There has been a lot of speculation around when and if we will soon be able to go on holiday, this is following recent announcements from airlines revealing plans to resume flights within the few next months.

As well as this, the possibility of an ‘Air Bridge’ between certain European countries could also be introduced to help restart tourism, as countries such as Portugal and Greece insist that there will be a summer holiday season this year.

With all the announcements and new terminology adding to the confusion, what we all want to know is are we able to go on holiday this year? And what should we go if our airline starts flying again?


My airline has resumed flights – can I go on my trip?

The Foreign and Commonwealth Office (FCO) has advised British nationals against all but essential international travel. This means that you would be going against government advice if you chose to travel abroad without a valid reason.

Not to mention that if you do travel against the FCO advice then you would invalidate your travel insurance policy unless this has been agreed by your insurer beforehand.

Apart from this, many countries have actually closed their borders, meaning that should you reach your destination, you may be refused entry. Even in the instance that you are allowed in, you could have to self-isolate for 14-days while you’re there, and then self-isolate for a further 14-days when you return – defeating the whole point of a relaxing holiday!

Of course, there is speculation that the UK may form an ‘Air Bridge’ with other European destinations such as Greece and Portugal, whereby nationals will be able to travel between the countries without having to stay in quarantine on entry or when they return home. However, until this is formally agreed by the government, we wouldn’t recommend packing your suitcase or travelling abroad until the FCO has changed their advice.


What happens if after the FCO lift the travel ban I no longer want to travel?

The FCO will only lift the travel restriction when they feel it is safe to do so. So, if you have a trip booked for later on in the year (and the FCO travel ban has been lifted) and you decide you no longer want to go, it is likely that you will not be offered a refund from your holiday provider or be able to make a claim for cancellation through your travel insurance.

This is because if there is no FCO restriction on the country you are travelling to and you choose not to go on your trip, it is deemed as ‘disinclination travel’, and this is not something that is typically covered in your travel insurance or package holiday regulations.


What happens if I go abroad after FCO lift the announcement and a second phase happens?

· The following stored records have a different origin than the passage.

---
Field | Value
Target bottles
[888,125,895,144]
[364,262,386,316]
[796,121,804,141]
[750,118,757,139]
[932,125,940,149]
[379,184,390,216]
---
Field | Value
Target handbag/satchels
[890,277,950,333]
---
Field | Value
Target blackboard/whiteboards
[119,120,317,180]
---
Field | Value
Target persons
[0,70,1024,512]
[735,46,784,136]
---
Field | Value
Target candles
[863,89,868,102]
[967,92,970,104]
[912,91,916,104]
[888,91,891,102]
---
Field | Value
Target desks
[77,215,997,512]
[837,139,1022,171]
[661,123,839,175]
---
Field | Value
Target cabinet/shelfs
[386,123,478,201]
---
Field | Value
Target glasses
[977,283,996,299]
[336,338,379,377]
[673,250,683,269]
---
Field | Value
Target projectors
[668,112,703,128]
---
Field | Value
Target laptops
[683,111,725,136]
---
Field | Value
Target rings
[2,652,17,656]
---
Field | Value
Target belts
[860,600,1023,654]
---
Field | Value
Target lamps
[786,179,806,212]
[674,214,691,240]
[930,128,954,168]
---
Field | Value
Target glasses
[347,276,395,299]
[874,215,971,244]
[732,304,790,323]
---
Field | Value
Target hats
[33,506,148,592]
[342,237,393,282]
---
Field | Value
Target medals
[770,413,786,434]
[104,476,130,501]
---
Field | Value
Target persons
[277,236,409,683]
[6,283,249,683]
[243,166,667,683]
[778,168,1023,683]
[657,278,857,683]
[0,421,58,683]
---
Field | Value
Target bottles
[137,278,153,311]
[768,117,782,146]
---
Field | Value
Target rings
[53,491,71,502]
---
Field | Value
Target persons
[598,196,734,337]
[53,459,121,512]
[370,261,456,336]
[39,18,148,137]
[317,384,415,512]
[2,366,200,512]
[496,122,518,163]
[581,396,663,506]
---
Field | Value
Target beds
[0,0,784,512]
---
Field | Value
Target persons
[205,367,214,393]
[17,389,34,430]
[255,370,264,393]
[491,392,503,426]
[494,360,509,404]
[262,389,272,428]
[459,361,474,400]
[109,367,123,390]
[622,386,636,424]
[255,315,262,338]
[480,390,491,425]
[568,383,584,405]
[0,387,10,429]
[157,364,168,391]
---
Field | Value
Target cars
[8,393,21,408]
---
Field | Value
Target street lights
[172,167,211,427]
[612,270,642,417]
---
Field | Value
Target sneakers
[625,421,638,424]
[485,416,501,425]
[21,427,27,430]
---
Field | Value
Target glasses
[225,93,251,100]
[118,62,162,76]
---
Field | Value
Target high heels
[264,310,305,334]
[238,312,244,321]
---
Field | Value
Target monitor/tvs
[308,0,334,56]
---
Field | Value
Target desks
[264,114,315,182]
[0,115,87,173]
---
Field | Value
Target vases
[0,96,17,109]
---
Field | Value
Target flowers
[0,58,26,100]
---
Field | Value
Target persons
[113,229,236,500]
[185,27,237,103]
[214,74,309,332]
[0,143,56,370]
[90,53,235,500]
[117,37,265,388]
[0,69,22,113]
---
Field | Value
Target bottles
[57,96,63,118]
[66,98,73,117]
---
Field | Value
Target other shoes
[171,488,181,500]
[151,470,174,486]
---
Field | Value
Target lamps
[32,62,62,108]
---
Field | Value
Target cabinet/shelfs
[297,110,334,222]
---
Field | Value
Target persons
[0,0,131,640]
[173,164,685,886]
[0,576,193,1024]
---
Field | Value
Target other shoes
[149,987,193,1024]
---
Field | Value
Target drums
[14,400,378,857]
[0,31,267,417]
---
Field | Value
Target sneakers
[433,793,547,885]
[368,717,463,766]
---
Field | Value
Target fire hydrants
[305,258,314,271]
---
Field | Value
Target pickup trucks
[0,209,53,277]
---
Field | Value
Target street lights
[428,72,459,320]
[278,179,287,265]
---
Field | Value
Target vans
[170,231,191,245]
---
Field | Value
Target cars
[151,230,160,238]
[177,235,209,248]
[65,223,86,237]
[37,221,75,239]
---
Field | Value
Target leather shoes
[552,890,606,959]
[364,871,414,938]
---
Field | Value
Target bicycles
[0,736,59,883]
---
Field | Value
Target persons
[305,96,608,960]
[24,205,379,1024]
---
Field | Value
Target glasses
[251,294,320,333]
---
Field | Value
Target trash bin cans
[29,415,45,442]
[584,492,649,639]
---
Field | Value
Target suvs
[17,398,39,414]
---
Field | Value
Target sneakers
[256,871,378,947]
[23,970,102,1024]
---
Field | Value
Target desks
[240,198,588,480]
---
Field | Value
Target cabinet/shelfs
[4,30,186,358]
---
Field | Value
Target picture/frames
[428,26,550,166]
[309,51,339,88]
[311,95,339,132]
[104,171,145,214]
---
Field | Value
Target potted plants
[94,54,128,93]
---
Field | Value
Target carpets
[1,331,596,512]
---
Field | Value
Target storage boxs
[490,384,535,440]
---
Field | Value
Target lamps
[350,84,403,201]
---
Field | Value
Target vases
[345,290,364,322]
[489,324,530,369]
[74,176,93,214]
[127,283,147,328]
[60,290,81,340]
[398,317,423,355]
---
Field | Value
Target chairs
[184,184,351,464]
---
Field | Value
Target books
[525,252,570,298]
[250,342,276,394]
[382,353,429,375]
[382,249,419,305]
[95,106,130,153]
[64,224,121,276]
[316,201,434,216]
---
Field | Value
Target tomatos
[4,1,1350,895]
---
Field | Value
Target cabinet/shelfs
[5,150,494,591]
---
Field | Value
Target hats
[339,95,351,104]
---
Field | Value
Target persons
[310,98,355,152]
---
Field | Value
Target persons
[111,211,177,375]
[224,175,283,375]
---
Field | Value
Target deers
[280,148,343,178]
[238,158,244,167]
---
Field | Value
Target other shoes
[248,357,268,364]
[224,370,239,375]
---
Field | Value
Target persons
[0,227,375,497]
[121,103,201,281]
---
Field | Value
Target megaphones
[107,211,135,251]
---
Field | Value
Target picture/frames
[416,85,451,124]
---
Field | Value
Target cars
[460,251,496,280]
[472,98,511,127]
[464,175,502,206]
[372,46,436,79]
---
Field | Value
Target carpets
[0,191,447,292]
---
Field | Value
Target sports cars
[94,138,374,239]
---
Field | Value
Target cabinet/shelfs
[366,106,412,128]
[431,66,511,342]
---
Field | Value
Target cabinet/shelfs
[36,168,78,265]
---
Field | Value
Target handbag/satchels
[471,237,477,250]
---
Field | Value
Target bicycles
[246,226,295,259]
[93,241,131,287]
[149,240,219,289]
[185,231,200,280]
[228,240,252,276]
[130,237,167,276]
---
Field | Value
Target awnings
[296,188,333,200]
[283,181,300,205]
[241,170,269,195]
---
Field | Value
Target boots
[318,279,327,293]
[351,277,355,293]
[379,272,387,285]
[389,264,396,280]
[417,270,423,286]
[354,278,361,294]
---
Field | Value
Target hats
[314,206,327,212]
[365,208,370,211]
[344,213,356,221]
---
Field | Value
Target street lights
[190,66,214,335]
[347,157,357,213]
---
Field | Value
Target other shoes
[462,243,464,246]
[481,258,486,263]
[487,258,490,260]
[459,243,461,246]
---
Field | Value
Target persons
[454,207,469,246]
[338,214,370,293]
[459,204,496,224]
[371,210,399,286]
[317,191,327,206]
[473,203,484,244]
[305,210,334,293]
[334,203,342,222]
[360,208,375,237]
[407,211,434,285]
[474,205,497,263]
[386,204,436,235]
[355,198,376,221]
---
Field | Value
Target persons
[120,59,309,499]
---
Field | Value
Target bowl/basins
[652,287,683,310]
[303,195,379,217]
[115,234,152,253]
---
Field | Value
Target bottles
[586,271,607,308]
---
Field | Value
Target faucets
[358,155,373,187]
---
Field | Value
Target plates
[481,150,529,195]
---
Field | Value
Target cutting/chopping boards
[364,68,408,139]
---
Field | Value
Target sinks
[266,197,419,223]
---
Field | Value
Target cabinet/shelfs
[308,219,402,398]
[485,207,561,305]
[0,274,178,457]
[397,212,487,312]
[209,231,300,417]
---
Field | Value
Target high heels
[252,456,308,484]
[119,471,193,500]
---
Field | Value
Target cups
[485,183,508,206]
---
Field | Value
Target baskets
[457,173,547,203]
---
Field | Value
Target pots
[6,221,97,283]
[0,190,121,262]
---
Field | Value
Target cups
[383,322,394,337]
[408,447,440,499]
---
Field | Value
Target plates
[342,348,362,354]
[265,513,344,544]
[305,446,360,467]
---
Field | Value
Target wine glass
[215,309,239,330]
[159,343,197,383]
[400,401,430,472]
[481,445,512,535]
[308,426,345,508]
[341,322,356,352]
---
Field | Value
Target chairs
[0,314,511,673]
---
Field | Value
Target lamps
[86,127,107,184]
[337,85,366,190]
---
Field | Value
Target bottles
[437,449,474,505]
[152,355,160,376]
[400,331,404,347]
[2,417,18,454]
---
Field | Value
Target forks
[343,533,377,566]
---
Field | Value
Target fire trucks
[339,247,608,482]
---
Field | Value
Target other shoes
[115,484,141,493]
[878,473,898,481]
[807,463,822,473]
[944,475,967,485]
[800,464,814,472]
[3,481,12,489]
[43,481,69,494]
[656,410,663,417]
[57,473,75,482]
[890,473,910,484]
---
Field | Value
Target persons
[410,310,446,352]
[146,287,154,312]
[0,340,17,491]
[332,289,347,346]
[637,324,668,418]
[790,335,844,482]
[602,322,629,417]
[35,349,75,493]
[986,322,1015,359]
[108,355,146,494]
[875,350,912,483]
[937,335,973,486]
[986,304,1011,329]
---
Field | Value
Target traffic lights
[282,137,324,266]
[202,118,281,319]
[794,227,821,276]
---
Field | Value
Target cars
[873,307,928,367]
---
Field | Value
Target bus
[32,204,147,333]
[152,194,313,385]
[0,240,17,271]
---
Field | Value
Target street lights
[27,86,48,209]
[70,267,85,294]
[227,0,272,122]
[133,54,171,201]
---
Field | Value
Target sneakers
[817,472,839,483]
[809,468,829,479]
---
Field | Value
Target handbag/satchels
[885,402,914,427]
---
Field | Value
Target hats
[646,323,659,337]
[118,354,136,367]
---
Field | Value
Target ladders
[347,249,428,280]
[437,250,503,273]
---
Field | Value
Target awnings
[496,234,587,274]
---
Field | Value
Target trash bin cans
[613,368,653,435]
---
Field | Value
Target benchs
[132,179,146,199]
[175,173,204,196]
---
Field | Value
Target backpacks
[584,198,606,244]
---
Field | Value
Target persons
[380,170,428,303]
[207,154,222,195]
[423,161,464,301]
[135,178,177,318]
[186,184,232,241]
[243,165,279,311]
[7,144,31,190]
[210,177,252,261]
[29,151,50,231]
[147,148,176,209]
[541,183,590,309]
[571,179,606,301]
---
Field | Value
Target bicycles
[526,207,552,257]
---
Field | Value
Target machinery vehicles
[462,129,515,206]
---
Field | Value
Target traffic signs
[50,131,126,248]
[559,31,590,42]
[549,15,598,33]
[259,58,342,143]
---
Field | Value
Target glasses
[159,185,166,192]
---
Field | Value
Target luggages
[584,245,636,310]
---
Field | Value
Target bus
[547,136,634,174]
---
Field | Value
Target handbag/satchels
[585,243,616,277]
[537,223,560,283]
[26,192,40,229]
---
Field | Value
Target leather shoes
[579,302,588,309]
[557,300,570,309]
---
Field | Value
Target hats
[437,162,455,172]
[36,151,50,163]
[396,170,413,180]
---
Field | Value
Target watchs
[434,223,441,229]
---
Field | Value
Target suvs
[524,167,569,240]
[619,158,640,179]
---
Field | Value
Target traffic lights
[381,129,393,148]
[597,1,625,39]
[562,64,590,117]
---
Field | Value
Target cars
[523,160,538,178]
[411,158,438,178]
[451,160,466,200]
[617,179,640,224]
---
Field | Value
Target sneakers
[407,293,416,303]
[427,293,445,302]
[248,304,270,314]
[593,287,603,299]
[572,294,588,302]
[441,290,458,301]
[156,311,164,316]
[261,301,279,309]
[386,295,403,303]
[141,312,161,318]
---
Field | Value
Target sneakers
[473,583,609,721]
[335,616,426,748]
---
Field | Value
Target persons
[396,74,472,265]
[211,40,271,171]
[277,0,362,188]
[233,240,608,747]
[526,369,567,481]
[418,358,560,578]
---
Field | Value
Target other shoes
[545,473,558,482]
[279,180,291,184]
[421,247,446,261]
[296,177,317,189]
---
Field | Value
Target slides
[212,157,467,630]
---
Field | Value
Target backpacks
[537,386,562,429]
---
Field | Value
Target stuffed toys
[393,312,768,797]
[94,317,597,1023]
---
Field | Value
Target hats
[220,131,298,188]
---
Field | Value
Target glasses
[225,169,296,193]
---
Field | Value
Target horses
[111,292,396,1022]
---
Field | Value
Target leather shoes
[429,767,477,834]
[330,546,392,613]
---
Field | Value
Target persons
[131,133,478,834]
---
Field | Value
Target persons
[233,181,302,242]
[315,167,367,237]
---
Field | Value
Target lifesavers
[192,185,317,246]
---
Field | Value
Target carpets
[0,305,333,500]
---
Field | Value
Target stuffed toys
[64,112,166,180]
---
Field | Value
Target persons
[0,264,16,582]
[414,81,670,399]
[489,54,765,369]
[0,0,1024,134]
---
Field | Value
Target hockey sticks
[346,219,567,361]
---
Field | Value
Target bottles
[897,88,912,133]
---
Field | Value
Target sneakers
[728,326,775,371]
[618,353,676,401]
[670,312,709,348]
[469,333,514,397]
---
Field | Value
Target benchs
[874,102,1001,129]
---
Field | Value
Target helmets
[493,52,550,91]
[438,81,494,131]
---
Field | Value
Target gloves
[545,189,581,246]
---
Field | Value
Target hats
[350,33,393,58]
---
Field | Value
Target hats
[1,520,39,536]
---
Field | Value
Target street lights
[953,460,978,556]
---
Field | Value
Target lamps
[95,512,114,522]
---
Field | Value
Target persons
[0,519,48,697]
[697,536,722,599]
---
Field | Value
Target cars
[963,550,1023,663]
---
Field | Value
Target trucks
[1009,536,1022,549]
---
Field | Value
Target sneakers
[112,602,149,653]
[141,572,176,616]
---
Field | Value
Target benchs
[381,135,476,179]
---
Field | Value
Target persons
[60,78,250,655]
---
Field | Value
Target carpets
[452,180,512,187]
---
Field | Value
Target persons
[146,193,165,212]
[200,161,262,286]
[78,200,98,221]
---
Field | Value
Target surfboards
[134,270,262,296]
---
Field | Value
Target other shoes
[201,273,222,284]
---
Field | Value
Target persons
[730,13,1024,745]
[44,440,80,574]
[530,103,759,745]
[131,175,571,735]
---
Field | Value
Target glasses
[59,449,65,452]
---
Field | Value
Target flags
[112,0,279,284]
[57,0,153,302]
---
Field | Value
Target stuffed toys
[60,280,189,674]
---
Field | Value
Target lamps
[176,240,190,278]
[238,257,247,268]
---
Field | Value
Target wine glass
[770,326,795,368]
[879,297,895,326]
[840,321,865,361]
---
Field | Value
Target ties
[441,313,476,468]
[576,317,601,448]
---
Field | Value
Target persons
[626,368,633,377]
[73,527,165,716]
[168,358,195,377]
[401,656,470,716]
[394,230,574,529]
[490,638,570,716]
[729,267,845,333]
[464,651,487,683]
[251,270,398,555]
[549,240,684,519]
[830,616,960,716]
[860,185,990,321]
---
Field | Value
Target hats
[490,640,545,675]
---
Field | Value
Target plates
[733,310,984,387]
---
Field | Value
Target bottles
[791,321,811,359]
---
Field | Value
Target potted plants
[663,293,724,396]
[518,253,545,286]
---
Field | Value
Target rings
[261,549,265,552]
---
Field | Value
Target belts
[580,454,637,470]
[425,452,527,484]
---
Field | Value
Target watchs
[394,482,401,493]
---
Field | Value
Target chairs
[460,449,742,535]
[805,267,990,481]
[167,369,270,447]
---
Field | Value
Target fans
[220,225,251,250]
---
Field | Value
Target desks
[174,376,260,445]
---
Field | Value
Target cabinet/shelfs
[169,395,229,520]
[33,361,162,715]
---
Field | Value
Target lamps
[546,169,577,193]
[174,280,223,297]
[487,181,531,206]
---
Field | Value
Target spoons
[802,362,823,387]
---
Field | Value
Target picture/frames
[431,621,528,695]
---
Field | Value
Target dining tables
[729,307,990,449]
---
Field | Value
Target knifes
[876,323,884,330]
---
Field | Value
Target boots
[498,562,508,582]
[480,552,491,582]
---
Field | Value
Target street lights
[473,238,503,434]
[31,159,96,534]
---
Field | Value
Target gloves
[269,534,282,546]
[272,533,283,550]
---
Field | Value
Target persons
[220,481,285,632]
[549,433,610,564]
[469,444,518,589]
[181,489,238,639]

As most travel insurance policies now exclude any cancellation or curtailment claims related to the coronavirus, those going on holiday after the FCO have lifted travel restrictions or ‘Air Bridges’ agreement has come into place will need to think carefully about what a second wave could mean for their financial protection, should countries go into lockdown again.

For example, imagine you booked a cheap holiday to Portugal after the ‘Air Bridge’ agreement was put in place, and then Portugal suddenly had an increase in the number of coronavirus cases and had to go back into lockdown, you may not be covered to cancel your trip. This is because most travel insurance providers now exclude cancellation or curtailment claims related to the coronavirus. Therefore, people will need to think carefully about their financial protection and whether they’re prepared to take a chance.

For an extra layer of protection, we would recommend that customers book their holidays through a tour operator or travel agent, as package holidays tend to have more financial protection. They may also allow you to move your holiday to a later date, should a second wave impact your holiday. Although we strongly advise that you check exactly what protection your holiday includes and what would happen in the second wave scenario.


If I decide to go on holiday after restrictions have been lifted, do I need to isolate for 14-days when I arrive back to the UK?

As it stands, yes. However, this could change if the ‘Air Bridge’ scheme is introduced and you visit one of the countries participating in this agreement.

However, with many UK companies now encouraging homeworking, it is possible that the 14 days quarantine may not be as much of a hindrance as first thought. For example, if employers have the ability for homeworkers, which many now do, Brits may be able to take their holiday and then continue to work from home for 14 days after they return, in order to comply with these latest restrictions.